I was running towards the cafeteria were my husband worked without a backwards glance. I must have grabbed my coat because it was half on by the time I reached the building and was up a flight of stairs. “What’s wrong? What happened?” kept racing through my mind. Running to the back of the room where the serving area was I found a group of people standing around my husband who lay on the floor half under a stainless steal serving counter. He was covering his face with his hands and calling for me and saying “I hurt. I hurt.”
I dropped to my knees among broken plates and tried to comfort him. “He just fell over and smashed his face on the counter,” said one of his co-workers through tears. “Has he ever fainted or had a seizure before?” ask another person who was sitting next to him also. “Yes,” I informed them, “he has epilepsy.”
This is what you could call a “bad” day. He came home from the hospital with a black eye that would impress any nine-year old boy, a head-ache the size of Montana and orders to stay down for a couple of days. I came home with orders to watch him closely for any sings of concussion or additional seizures, the dread of paying a hospital bill and that my husband might lose his job, and wondering if it was alright now for me to break down and cry.
We had been married four months, were both working part-time on campus, going to school full time and living on a shoestring budget. Now what was going to happen? Our paychecks would be less due to missed work, our studies would suffer from missed classes, my husband had lost a week of memory due to the seizure so had to reread books and notes just to catch up and crying only gave me a head-ache and puffy eyes. The only thing I could think to do was pray–so I did. This turned out to be the best action to take.

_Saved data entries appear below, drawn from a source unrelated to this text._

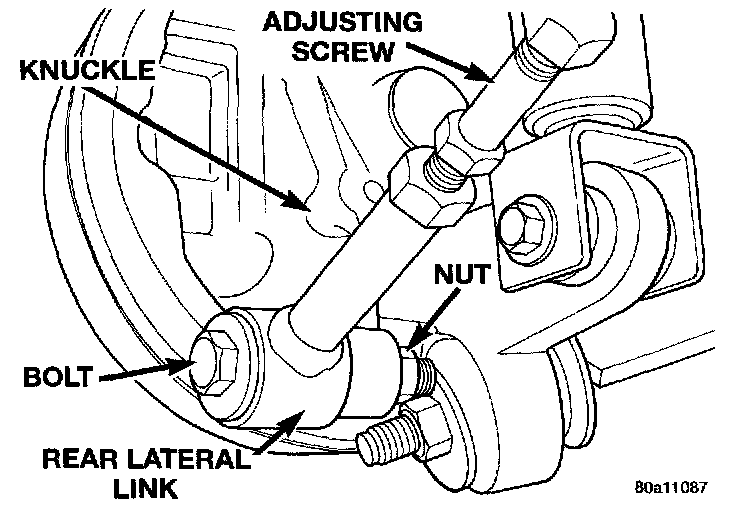 ADJUSTING SCREW

KNUCKLE

NUT

BOLT

REAR LATERAL LINK

80a11087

Within three weeks of returning to school our lives were blessed in unforeseen ways. All of our professors were willing to work with us to make up assignments and did not dock points in mandatory attendance classes. The fire chief came and inspected the accident scene and said that it was too hot and should have fans installed to reduce physical stress on the staff. This allowed the work insurance to cover the accident due to an unhealthy environment so we didn’t have to pay the hospital bills.
My husband’s supervisor told us that he was over a scholarship program that awarded students free meals at the cafeteria. He gave both of us scholarships for two meals a day Monday through Friday and two meals each weekend for the rest of the semester and for the next semester as well. This helped us get through that year of school without the need for a student loan.
My faith skyrocketed as I saw the Lord bless us though so many more acts of kindness from concerned friends, family and co-workers. My prayers were answered in ways I would never have dreamed. From one very “bad” day came feelings of humility, gratitude and hope. I still look back and am amazed at how much more “good” seemed to come to us during and after this challenging time.